Stabilité régionale et rôle pivot de Yaoundé
Au-delà des frontières, la candidature de Paul Biya interpelle partenaires et voisins, conscients du rôle pivot du Cameroun dans la surveillance du golfe de Guinée. La coopération maritime, notamment dans la lutte contre la piraterie, reste saluée par les commandements navals occidentaux. La présidence camerounaise entend, selon un conseiller joint par téléphone, « poursuivre la diplomatie de concertation qui fait la marque de Yaoundé ».
Sur le plan continental, la voix de Paul Biya pèse dans les discussions sur la réforme du Conseil de sécurité des Nations unies ou sur la Zone de libre-échange continentale africaine. Les analystes rappellent que sa longue expérience lui permet d’arbitrer, en coulisses, des différends parfois latents entre États d’Afrique centrale, contribuant à une stabilité essentielle pour les corridors économiques partagés avec le Congo-Brazzaville et les autres partenaires de la sous-région.
Perspectives électorales et horizon 2025
À quinze mois du scrutin, la trajectoire du Cameroun se joue à la fois dans les urnes et dans la capacité des institutions à canaliser le pluralisme politique. La Commission nationale des droits de l’homme a déjà lancé des ateliers de sensibilisation au vote apaisé, tandis que les organisations de la société civile réclament un accès équitable aux médias pour tous les candidats.
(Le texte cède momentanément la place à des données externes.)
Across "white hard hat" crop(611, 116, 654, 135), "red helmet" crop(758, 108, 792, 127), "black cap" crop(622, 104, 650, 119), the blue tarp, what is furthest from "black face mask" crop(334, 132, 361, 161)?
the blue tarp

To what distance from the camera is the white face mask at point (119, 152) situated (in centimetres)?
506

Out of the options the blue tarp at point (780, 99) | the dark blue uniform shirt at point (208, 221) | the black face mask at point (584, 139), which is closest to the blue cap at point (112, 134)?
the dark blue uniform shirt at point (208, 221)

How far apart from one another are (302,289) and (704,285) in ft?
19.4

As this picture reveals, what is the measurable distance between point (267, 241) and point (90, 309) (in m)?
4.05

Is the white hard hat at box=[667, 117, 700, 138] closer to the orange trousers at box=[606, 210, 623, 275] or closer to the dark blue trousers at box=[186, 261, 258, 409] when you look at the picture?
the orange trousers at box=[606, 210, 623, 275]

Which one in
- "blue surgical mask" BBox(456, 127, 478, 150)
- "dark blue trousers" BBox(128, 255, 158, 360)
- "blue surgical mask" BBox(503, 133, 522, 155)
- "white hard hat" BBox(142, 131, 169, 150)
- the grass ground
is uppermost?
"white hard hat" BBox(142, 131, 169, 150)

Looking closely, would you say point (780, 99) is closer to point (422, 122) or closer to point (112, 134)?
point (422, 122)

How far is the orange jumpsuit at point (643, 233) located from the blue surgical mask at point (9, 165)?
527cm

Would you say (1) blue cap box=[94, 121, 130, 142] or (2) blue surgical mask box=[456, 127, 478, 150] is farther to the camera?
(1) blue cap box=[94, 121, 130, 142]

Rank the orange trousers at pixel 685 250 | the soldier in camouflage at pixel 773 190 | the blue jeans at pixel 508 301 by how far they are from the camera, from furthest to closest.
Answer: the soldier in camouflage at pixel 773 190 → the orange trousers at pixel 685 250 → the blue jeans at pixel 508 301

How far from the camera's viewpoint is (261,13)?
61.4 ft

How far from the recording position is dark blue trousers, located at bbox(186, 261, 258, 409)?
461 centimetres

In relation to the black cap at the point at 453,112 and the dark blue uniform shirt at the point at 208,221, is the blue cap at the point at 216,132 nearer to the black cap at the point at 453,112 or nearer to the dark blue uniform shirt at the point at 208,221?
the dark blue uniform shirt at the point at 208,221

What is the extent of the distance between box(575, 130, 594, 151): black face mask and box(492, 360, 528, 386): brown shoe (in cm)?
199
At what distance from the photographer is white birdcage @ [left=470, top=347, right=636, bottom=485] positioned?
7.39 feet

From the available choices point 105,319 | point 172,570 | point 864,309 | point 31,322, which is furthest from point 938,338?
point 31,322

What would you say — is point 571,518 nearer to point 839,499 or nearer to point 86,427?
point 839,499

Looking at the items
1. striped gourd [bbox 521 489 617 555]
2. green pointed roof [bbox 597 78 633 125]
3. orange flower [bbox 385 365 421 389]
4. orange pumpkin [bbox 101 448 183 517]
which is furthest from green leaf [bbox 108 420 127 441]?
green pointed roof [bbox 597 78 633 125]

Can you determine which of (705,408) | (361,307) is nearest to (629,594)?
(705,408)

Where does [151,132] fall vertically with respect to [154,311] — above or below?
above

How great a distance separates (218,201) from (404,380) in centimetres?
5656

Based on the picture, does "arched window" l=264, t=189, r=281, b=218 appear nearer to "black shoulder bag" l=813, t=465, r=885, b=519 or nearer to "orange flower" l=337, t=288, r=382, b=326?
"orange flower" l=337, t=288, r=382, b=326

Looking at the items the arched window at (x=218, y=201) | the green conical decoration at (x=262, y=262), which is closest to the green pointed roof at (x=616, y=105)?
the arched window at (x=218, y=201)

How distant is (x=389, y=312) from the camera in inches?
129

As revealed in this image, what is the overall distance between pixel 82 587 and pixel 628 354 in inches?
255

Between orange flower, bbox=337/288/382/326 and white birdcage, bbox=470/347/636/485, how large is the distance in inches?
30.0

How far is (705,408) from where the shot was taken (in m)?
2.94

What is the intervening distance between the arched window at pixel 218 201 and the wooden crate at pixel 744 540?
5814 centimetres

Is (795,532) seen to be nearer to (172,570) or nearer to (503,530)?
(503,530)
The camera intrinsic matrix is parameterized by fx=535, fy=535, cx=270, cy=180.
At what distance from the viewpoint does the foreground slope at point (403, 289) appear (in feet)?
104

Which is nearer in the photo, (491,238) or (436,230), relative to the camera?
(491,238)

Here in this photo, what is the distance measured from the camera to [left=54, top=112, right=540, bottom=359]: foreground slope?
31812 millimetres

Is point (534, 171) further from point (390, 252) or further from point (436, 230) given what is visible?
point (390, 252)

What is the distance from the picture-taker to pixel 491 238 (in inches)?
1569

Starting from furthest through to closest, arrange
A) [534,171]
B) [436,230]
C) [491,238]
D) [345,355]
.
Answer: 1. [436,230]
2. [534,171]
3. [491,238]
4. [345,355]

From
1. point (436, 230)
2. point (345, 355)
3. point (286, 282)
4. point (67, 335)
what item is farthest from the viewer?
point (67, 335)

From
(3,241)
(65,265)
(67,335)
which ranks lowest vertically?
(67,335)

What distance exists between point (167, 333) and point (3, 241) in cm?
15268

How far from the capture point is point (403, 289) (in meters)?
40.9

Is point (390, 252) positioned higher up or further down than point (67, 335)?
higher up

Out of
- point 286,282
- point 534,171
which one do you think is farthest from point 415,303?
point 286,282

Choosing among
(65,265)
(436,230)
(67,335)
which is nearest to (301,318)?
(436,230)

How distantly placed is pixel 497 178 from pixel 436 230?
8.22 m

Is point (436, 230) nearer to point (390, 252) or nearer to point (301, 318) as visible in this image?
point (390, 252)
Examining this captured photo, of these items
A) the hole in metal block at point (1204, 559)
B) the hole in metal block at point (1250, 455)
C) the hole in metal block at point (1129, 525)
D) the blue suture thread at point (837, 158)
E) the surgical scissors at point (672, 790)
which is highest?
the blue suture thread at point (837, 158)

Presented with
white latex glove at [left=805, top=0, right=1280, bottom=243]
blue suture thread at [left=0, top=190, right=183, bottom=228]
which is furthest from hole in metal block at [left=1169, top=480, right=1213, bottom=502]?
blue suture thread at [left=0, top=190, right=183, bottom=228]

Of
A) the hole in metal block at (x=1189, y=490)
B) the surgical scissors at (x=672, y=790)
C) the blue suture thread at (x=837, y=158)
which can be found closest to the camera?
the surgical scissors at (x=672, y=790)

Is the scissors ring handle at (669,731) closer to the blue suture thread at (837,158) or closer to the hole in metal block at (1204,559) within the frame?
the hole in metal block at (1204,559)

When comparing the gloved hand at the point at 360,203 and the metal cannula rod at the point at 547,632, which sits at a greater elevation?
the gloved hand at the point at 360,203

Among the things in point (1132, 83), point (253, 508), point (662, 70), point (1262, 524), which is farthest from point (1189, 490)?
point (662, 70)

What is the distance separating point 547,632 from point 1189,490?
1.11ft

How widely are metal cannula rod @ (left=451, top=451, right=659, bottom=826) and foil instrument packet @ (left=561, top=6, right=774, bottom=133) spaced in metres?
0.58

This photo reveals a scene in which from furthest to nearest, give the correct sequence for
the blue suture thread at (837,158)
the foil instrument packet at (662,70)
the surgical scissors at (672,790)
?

Pour la communauté diplomatique, la campagne qui s’ouvre doit servir de catalyseur à un débat de fond sur la diversification économique, la transition climatique et la cohésion nationale. Le président sortant, fort d’un bilan qu’il juge « solide malgré les épreuves », parie sur la continuité pour relever ces défis, estimant que « ensemble, il n’est pas de défis que nous ne puissions surmonter ». Les électeurs auront le dernier mot le 12 octobre 2025, au terme d’une séquence qui, quoi qu’il advienne, comptera dans l’histoire politique contemporaine du Cameroun.